#### [STUDY QUESTIONS]
(a) In the article about large AI models coming to mobile phones, on what date did Yu Chengdong speak about Huawei's PanGu large model?
(b) Duplicate part of the article about large AI models on mobile phones. Begin at the words "Using large models" and stop after the words "on mobile phones.".
(c) Go on with the article about large AI models moving onto mobile phones from its last sentence.

#### [EXTRACT PROVIDED]
-------------------------

Source: Guangzhou Intelligent
Image Source: Generated by Wujie AI
The era of AI has entered a new phase as large models are now making their way into mobile phones, extending the reach of AI from the cloud to mobile terminals.
"On entering the AI era, Huawei's PanGu large model will help boost the HarmonyOS ecosystem," said Yu Chengdong, Executive Director and CEO of Huawei's Terminal BG and Intelligent Automotive Solutions BU, on August 4. He explained that the underlying technology of the PanGu large model has enabled Harmony OS to bring the next-generation intelligent terminal operating system.
Using large models on mobile phones is not a new concept. Previously, apps and mini-programs such as ChatGPT, Wenxin Yiyuan, and Miaoya met the AI application needs of mobile terminals by calling cloud computing power.
The next step is to run large models directly on mobile phones.

-------------------------

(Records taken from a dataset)
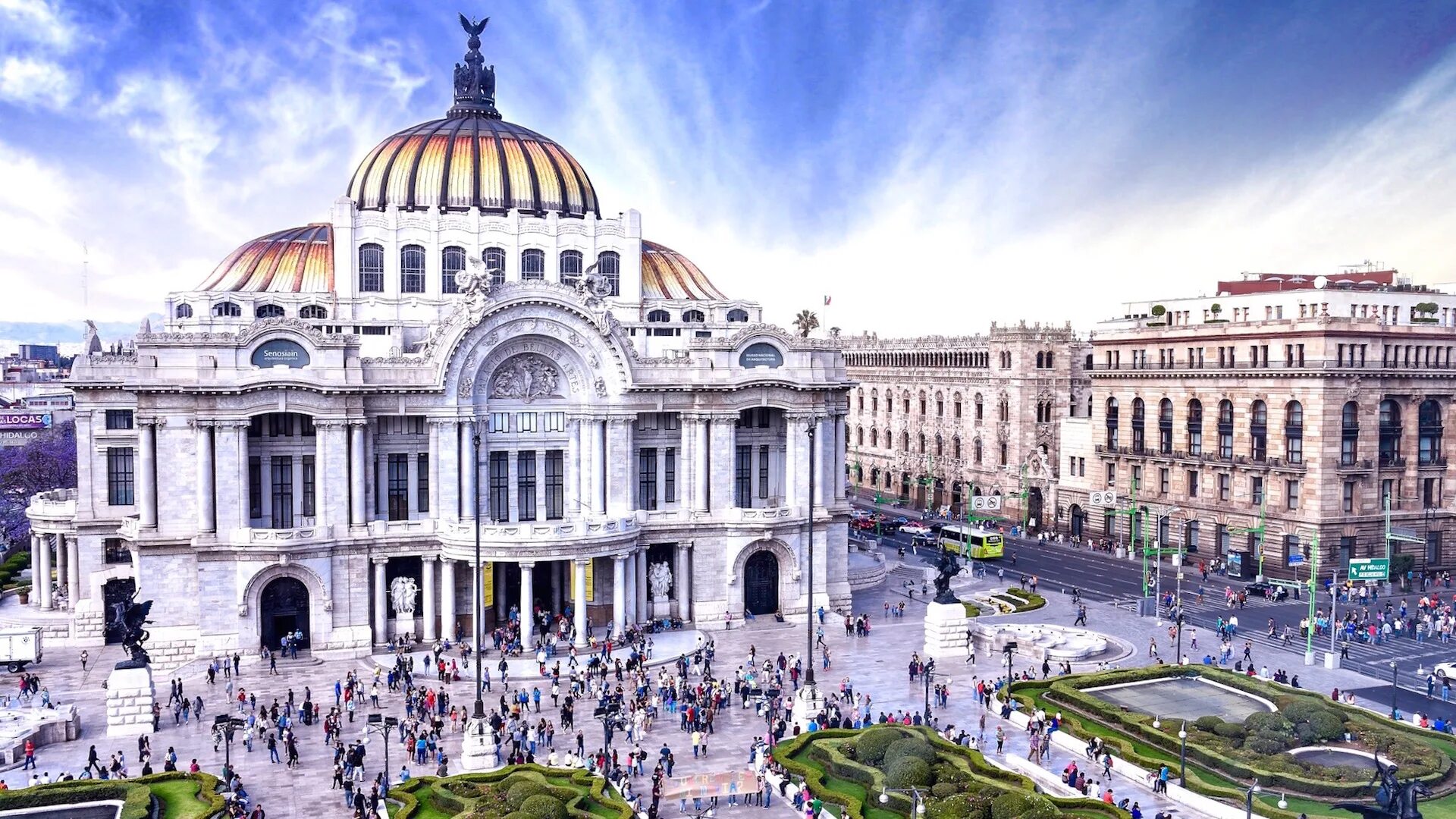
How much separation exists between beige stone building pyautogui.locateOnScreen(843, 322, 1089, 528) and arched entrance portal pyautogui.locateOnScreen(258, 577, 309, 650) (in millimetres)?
63443

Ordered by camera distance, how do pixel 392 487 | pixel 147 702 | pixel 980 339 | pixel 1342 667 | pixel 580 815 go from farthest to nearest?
1. pixel 980 339
2. pixel 392 487
3. pixel 1342 667
4. pixel 147 702
5. pixel 580 815

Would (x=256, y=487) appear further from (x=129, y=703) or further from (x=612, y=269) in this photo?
(x=612, y=269)

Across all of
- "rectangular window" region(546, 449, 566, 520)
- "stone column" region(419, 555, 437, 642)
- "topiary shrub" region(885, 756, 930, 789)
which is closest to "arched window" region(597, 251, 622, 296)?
"rectangular window" region(546, 449, 566, 520)

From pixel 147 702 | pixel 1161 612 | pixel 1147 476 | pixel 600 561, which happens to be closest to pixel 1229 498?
pixel 1147 476

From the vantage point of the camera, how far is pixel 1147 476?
309 feet

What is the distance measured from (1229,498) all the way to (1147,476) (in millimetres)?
7874

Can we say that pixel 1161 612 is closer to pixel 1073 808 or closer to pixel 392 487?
pixel 1073 808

-------------------------

#### [OUTPUTS FOR THE TASKS]
(a) August 4

(b)
Using large models on mobile phones is not a new concept. Previously, apps and mini-programs such as ChatGPT, Wenxin Yiyuan, and Miaoya met the AI application needs of mobile terminals by calling cloud computing power.
The next step is to run large models directly on mobile phones.

(c)
Starting from April and May this year, the leading American tech giants - Qualcomm, Microsoft, NVIDIA, as well as the highly anticipated AI newcomer OpenAI, and domestic AI "headquarters" such as Tencent and Baidu, have all accelerated the deployment of lightweight AI large models on mobile terminals. Qualcomm even announced its gradual transformation into a company providing intelligent edge computing services at data sources such as mobile terminals.
Driven by the combined efforts of these tech giants, the industrial trend of large models transitioning from the cloud to the edge has become increasingly clear.
Why should large models "run" on mobile phones?
The most significant feature of large models is their size, often reaching billions, trillions, or even quadrillions of parameters. So why should these large models be "squeezed" into the palm-sized mobile phones?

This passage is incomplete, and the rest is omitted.